X moved slowly with hand held out to block the light of Her Radiance. Slowly he pressed toward her, shoved bodily back by every rhythmic pulse of the girl’s light.
Reaching for where he normally kept his hammer, Gardinal felt his hand clink against metal. Looking down at his hands Gardinal blinked in shock. His gauntlets had been destroyed by X’s explosion earlier, but now he wore new ones, seemingly formed of that silver-teal light. Not just gauntlets, he realized looking past them at the rest of his body. The silver-teal light of the Mother covered every inch of his body, forming into an armor that glistened.

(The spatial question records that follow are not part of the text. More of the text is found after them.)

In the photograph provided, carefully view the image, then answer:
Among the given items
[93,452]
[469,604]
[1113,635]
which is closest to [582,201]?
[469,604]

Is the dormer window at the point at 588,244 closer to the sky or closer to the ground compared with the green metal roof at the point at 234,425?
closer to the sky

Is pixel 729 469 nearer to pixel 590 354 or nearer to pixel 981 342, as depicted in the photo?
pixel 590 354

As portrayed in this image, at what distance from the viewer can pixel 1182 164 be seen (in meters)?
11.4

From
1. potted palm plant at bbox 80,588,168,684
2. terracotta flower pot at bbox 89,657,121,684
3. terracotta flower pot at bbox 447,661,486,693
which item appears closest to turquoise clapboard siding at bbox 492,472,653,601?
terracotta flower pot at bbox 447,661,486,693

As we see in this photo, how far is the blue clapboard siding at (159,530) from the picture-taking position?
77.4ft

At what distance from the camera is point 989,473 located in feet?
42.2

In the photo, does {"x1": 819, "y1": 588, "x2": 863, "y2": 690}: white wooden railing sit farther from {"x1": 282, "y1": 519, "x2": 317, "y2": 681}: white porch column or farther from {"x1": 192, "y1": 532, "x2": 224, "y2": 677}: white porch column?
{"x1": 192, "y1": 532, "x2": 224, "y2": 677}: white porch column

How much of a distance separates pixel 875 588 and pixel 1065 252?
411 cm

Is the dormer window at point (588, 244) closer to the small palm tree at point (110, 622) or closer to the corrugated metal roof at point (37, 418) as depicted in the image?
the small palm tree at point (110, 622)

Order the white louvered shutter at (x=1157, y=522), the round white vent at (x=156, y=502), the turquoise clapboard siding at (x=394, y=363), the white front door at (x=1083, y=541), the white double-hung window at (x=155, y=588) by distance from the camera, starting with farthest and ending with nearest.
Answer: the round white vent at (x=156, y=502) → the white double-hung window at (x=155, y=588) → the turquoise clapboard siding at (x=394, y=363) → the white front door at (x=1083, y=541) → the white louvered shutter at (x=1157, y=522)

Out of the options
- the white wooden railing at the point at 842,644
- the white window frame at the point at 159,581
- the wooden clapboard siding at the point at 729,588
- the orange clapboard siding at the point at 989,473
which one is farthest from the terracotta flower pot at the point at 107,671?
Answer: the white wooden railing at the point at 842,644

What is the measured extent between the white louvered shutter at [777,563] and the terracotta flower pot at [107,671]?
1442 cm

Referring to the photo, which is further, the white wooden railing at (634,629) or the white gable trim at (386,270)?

Locking his eyes back on X, Gardinal narrowed his stance.
“Ethinia, nos Lesara as theleshenya” Gardinal sang low, and in a heartbeat his shield appeared on his arm, glowing brilliantly as well. The tree that ran up the front of the shield radiating in rhythm with Her Radiance.
But X still moved toward her.
Digging his feet into the marble below, Gardinal could feel as it cracked beneath his stance. Pushing off, Gardinal exploded through the air. All at once he leapt clean across twenty paces, the shattering of the marble floor echoing behind him.
With a roar, Gardinal raised his shield and brought it down into X, using the momentum of his massive leap to strike the man with a force that sent him careening to the ground and skittering into a pillar thirty paces away.
Rising up from a lowered stance, Gardinal breathed out deeply and glared at X. The pale Korek braced himself against the pillar that had stopped his roll and gawked at Gardinal with clear fear in the heretic’s mismatched eyes.
“Y… you? How?” The cult leader spat blood onto the ground, then sneered. “Why won’t you just die?”
X leapt to his feet and rushed at Gardinal with his black dagger in hand. The glow of Her Radiance illuminated them as X’s blade met Gardinal’s shield. The clank of steel on steel fell into a rhythm as the Korek beat against his shield, a steady beat that matched the thrumming of the girl. Gardinal fell into that rhythm, danced in it. Every blow attempted by the Chaos-taken man was easily batted aside, his furor draining him. Then, when X had begun to slow from exhaustion, Gardinal struck X with a gauntleted backhand.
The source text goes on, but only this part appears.